Today's Teenagers Most Career-Driven For A Century

14/08/2014 17:02 | Updated 20 May 2015

Why today's teenagers are the most career-driven

If you thought today's teenagers were only interested in celebrities and selfies, think again.

For it's been revealed that teens are more ambitious than at any time for 100 years.

Four in 10 young people say they want to do well in their working life, and 14 per cent say it's the most important thing to them.

The study of several generations of people, dating back to centenarians, compared attitudes towards work down the years.

It was carried out for the National Citizen Service, a scheme for 16 and 17-year-olds to learn leadership skills, carry out community work and spend time away from home.

Historian Heather Ellis, of Liverpool Hope University, who worked on the study, told The Sunday Times: "Today's teenagers know they can't depend on having a job for life.

"Instead of responding negatively and becoming apathetic or angry, many are so anxious to succeed they're starting to work while still at school, as young as 15, by setting up their own businesses, often using their sophisticated digital skills.

"The baby-boomers were the first generation not to have to worry about going hungry, being unable to afford a doctor, or not having enough money to further their education.

"Generation citizen, growing up against the background of the recent recession, are more acutely aware of many of the issues that worried the war generations such as financial security."

The study surveyed seven generations to examine how they viewed work when they left school.

The report revealed that far from being workshy or lacking in ambition, today's teenagers were as keen to succeed in the world of work as any of their forebears.

Among 13-19-year-olds today, 79 per cent named doing well in their work as one of the things that matters to them.

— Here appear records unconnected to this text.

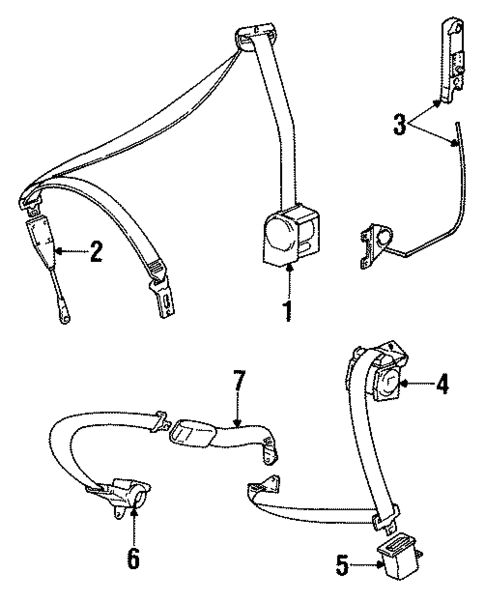 3
2
1
7
4
6
5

One in seven – 14 per cent – said it as the most important thing to them.

A 'silent generation' of 72-89-year-olds, who grew up in the 1930s at the time of the Great Depression, were the only group to come close to showing the same levels of aspiration as today's youngsters.

For those born around the First World War the 'lost generation', now over 95, and the 'greatest generation' including the over-90s – serving the country and supporting family was more important than a career.

Just 58 per cent of the 'greatest generation' said having a successful job is important.

Among post-war teenage babyboomers, now aged 54-71, just 62 per cent thought a successful career was important.

The other groups included the silent generation (aged 72-89), generation X (32-53) and generation Y (19-31).

Today's 13-19-year-olds are described as 'generation citizen'.